(Records of scene-based questions)
----
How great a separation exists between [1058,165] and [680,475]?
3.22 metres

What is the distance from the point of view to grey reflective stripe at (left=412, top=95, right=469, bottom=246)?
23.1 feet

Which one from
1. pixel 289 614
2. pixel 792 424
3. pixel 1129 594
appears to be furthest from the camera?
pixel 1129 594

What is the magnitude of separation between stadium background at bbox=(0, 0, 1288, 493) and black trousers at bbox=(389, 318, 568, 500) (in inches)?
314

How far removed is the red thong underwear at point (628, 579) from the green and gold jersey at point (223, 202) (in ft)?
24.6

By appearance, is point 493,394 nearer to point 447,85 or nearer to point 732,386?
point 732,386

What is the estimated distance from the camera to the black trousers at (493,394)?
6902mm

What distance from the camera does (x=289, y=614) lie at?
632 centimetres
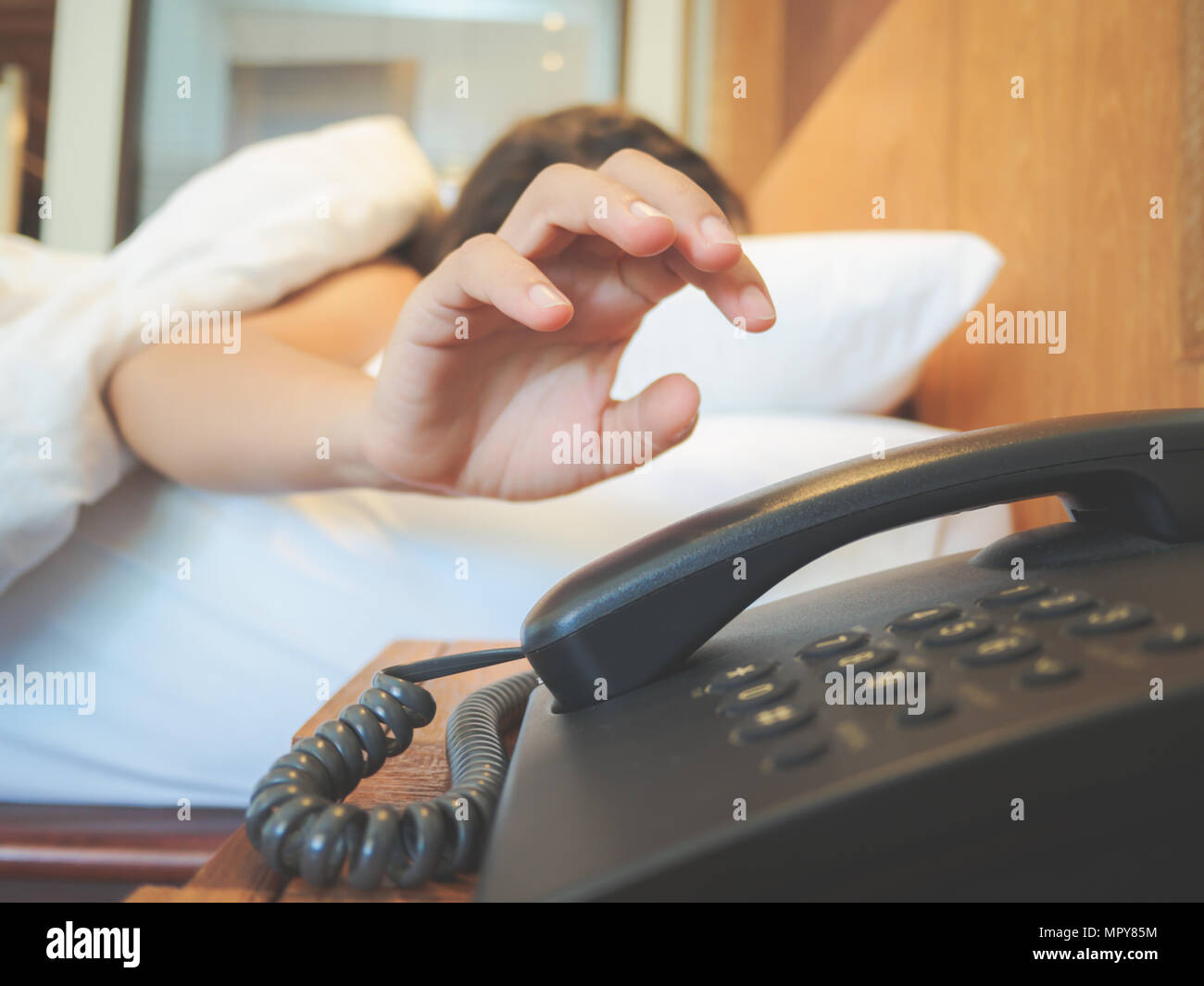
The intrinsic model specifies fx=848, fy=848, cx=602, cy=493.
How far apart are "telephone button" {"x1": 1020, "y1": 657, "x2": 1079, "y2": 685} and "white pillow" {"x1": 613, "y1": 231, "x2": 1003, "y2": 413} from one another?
53 cm

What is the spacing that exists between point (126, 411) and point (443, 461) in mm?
249

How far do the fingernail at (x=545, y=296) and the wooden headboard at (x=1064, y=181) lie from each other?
35 cm

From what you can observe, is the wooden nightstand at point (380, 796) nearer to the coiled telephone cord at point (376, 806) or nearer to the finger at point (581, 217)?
the coiled telephone cord at point (376, 806)

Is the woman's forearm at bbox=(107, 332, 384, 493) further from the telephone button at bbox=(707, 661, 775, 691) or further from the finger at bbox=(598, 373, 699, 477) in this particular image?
the telephone button at bbox=(707, 661, 775, 691)

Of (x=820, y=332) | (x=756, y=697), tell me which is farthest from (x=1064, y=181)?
(x=756, y=697)

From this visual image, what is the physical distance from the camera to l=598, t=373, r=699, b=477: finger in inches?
13.8

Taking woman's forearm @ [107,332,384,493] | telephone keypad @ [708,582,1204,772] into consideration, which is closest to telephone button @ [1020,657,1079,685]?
telephone keypad @ [708,582,1204,772]

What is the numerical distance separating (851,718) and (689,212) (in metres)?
0.18

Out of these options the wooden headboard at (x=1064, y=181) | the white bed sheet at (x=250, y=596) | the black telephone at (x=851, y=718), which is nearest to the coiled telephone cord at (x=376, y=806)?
the black telephone at (x=851, y=718)

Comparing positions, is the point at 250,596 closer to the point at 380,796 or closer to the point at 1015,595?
the point at 380,796

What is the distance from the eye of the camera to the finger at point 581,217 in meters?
0.27

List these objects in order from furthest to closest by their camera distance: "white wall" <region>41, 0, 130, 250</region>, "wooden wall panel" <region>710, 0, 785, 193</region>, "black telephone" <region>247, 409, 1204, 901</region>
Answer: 1. "white wall" <region>41, 0, 130, 250</region>
2. "wooden wall panel" <region>710, 0, 785, 193</region>
3. "black telephone" <region>247, 409, 1204, 901</region>
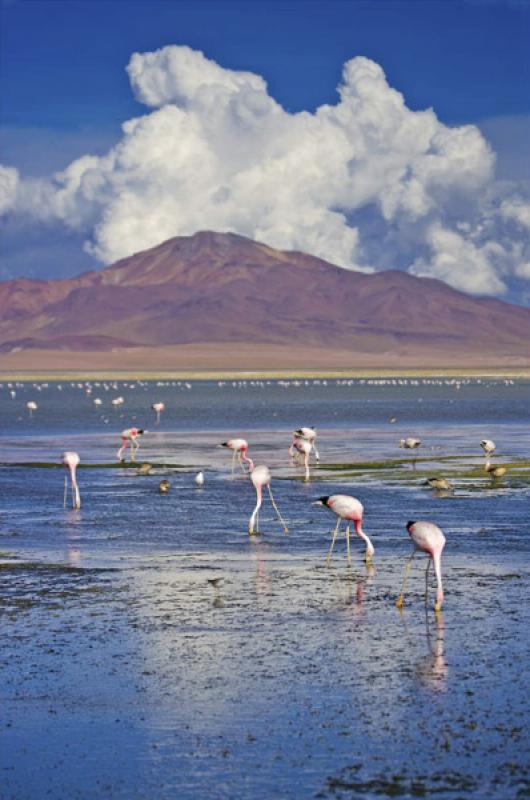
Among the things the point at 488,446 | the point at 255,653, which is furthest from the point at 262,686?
the point at 488,446

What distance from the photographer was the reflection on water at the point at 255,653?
34.2 feet

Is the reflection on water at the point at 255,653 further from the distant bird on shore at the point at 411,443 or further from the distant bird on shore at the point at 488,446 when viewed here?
the distant bird on shore at the point at 411,443

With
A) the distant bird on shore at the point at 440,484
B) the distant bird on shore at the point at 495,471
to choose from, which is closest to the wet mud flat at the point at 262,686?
the distant bird on shore at the point at 440,484

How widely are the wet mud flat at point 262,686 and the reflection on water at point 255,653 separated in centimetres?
3

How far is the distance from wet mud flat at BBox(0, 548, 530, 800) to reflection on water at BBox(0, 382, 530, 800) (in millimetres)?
26

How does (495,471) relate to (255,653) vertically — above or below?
above

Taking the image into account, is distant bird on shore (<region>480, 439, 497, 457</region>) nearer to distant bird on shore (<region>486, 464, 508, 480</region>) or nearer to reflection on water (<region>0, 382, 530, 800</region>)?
distant bird on shore (<region>486, 464, 508, 480</region>)

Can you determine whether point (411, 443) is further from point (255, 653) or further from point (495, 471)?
point (255, 653)

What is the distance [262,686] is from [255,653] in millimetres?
1216

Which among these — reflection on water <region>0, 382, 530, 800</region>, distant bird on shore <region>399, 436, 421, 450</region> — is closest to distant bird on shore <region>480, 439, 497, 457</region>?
distant bird on shore <region>399, 436, 421, 450</region>

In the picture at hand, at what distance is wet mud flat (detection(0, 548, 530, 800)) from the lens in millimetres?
10289

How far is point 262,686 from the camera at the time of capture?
1263 cm

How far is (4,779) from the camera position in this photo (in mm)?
10266

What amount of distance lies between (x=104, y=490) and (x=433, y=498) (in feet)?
24.5
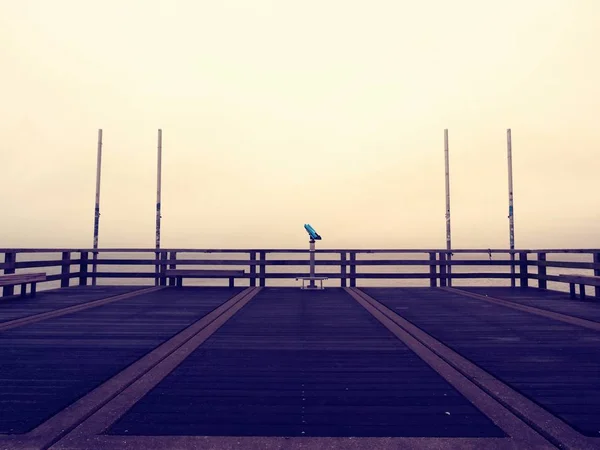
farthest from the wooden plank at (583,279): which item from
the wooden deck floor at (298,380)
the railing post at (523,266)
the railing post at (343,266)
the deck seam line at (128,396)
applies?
the deck seam line at (128,396)

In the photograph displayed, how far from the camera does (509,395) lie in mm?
3729

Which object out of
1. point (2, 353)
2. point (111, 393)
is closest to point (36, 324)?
point (2, 353)

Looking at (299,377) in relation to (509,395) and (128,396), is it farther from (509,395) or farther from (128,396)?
(509,395)

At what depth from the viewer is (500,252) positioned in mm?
13555

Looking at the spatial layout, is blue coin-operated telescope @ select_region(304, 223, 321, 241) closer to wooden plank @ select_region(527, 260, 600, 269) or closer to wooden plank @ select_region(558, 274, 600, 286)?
wooden plank @ select_region(558, 274, 600, 286)

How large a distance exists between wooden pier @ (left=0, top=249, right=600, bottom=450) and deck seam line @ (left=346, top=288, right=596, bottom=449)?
15 mm

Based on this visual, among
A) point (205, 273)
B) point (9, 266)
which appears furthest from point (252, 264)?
point (9, 266)

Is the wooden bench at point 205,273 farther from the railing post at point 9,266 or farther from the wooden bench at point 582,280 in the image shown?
the wooden bench at point 582,280

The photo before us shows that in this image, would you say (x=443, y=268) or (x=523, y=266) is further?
(x=443, y=268)

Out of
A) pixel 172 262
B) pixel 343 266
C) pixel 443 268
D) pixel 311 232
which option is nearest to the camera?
pixel 311 232

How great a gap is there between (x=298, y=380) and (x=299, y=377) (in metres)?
0.09

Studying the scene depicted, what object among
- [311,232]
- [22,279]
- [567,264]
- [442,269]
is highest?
[311,232]

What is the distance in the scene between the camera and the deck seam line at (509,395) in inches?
115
----
== WRITTEN REQUEST ==
Pictures are excluded; repeat every record exactly.

== CORRECT RESULT ==
How great a separation exists between [1058,165] and [680,475]?
3.22 metres

What is the distance from the point of view to grey reflective stripe at (left=412, top=95, right=469, bottom=246)?
23.1 feet

Which one from
1. pixel 289 614
2. pixel 792 424
3. pixel 1129 594
appears to be furthest from the camera?
pixel 1129 594

What is the magnitude of separation between stadium background at bbox=(0, 0, 1288, 493) and black trousers at bbox=(389, 318, 568, 500) (in inches)?
314

How far removed is the red thong underwear at point (628, 579) from the green and gold jersey at point (223, 202) (in ft)?
24.6

By appearance, is point 493,394 nearer to point 447,85 or nearer to point 732,386?
point 732,386

What is the estimated distance from the camera to the black trousers at (493,394)?
6902mm

What distance from the camera does (x=289, y=614) lie at?
632 centimetres
The intrinsic model specifies fx=848, fy=848, cx=602, cy=493.
How far apart are "telephone button" {"x1": 1020, "y1": 657, "x2": 1079, "y2": 685} and "white pillow" {"x1": 613, "y1": 231, "x2": 1003, "y2": 413} from one another?
53 cm

What is the spacing that exists between point (126, 411) and point (443, 461) in mm?
249

How far do the fingernail at (x=545, y=296) and the wooden headboard at (x=1064, y=181) lie from each other?
35 cm

From what you can observe, is the wooden nightstand at point (380, 796) nearer to the coiled telephone cord at point (376, 806) or nearer to the finger at point (581, 217)?
the coiled telephone cord at point (376, 806)

Is the woman's forearm at bbox=(107, 332, 384, 493) further from the telephone button at bbox=(707, 661, 775, 691) or further from the finger at bbox=(598, 373, 699, 477) in this particular image?
the telephone button at bbox=(707, 661, 775, 691)

Of (x=820, y=332) | (x=756, y=697), tell me which is farthest from (x=1064, y=181)?
(x=756, y=697)

From this visual image, what is the physical distance from the camera to l=598, t=373, r=699, b=477: finger in inches?
13.8

Taking woman's forearm @ [107,332,384,493] | telephone keypad @ [708,582,1204,772] into consideration, which is closest to telephone button @ [1020,657,1079,685]?
telephone keypad @ [708,582,1204,772]

What is the numerical distance separating (851,718) and (689,212) (in metres)?
0.18

Out of these options the wooden headboard at (x=1064, y=181) | the white bed sheet at (x=250, y=596) | the black telephone at (x=851, y=718), which is nearest to the coiled telephone cord at (x=376, y=806)?
the black telephone at (x=851, y=718)

Comparing positions, is the point at 250,596 closer to the point at 380,796 or closer to the point at 1015,595?
the point at 380,796

What is the distance from the eye of the camera to the finger at point 581,217 in meters?
0.27

List these objects in order from furthest to closest by their camera distance: "white wall" <region>41, 0, 130, 250</region>, "wooden wall panel" <region>710, 0, 785, 193</region>, "black telephone" <region>247, 409, 1204, 901</region>
Answer: 1. "white wall" <region>41, 0, 130, 250</region>
2. "wooden wall panel" <region>710, 0, 785, 193</region>
3. "black telephone" <region>247, 409, 1204, 901</region>
Among the things the point at 488,446 | the point at 255,653, which is furthest from the point at 262,686?
the point at 488,446

What distance from the photographer was the reflection on water at the point at 255,653?
34.2 feet

Is the reflection on water at the point at 255,653 further from the distant bird on shore at the point at 411,443 or further from the distant bird on shore at the point at 488,446 when viewed here?
the distant bird on shore at the point at 411,443

With
A) the distant bird on shore at the point at 440,484
B) the distant bird on shore at the point at 495,471
to choose from, which is closest to the wet mud flat at the point at 262,686?
the distant bird on shore at the point at 440,484

How widely are the wet mud flat at point 262,686 and the reflection on water at point 255,653 separated in centimetres?
3

How far is the distance from wet mud flat at BBox(0, 548, 530, 800) to reflection on water at BBox(0, 382, 530, 800) (in millimetres)?
26

How does (495,471) relate to (255,653) vertically — above or below?
above

Taking the image into account, is distant bird on shore (<region>480, 439, 497, 457</region>) nearer to distant bird on shore (<region>486, 464, 508, 480</region>) or nearer to reflection on water (<region>0, 382, 530, 800</region>)?
distant bird on shore (<region>486, 464, 508, 480</region>)

Can you determine whether point (411, 443) is further from point (255, 653) or further from point (495, 471)?
point (255, 653)

What is the distance [262,686] is from [255,653] in millimetres?
1216

Which among these — reflection on water <region>0, 382, 530, 800</region>, distant bird on shore <region>399, 436, 421, 450</region> — is closest to distant bird on shore <region>480, 439, 497, 457</region>?
distant bird on shore <region>399, 436, 421, 450</region>

In the picture at hand, at what distance is wet mud flat (detection(0, 548, 530, 800)) from the lens in millimetres?
10289

How far is point 262,686 from the camera at the time of capture?
1263 cm

How far is (4,779) from the camera position in this photo (in mm)?
10266

What amount of distance lies between (x=104, y=490) and (x=433, y=498) (in feet)?
24.5
farthest from the wooden plank at (583,279): which item from
the wooden deck floor at (298,380)
the railing post at (523,266)
the railing post at (343,266)
the deck seam line at (128,396)
applies?
the deck seam line at (128,396)

In the photograph displayed, how far from the camera does (509,395) lie in mm?
3729

Which object out of
1. point (2, 353)
2. point (111, 393)
is closest to point (36, 324)?
point (2, 353)

Looking at (299,377) in relation to (509,395) and (128,396), is it farther from (509,395) or farther from (128,396)?
(509,395)

At what depth from the viewer is (500,252) positioned in mm?
13555

Looking at the spatial layout, is blue coin-operated telescope @ select_region(304, 223, 321, 241) closer to wooden plank @ select_region(527, 260, 600, 269) or closer to wooden plank @ select_region(558, 274, 600, 286)?
wooden plank @ select_region(558, 274, 600, 286)

How large a distance exists between wooden pier @ (left=0, top=249, right=600, bottom=450) and deck seam line @ (left=346, top=288, right=596, bottom=449)?
15 mm

Based on this visual, among
A) point (205, 273)
B) point (9, 266)
which appears furthest from point (252, 264)?
point (9, 266)

Is the wooden bench at point 205,273 farther from the railing post at point 9,266 or farther from the wooden bench at point 582,280 in the image shown?
the wooden bench at point 582,280

The photo before us shows that in this image, would you say (x=443, y=268) or (x=523, y=266) is further?
(x=443, y=268)

Out of
A) pixel 172 262
B) pixel 343 266
C) pixel 443 268
D) pixel 311 232
which option is nearest to the camera?
pixel 311 232

How great a gap is there between (x=298, y=380) and (x=299, y=377) (in metres)?
0.09

Studying the scene depicted, what object among
- [311,232]
- [22,279]
- [567,264]
- [442,269]
is highest?
[311,232]

What is the distance in the scene between the camera and the deck seam line at (509,395) in inches?
115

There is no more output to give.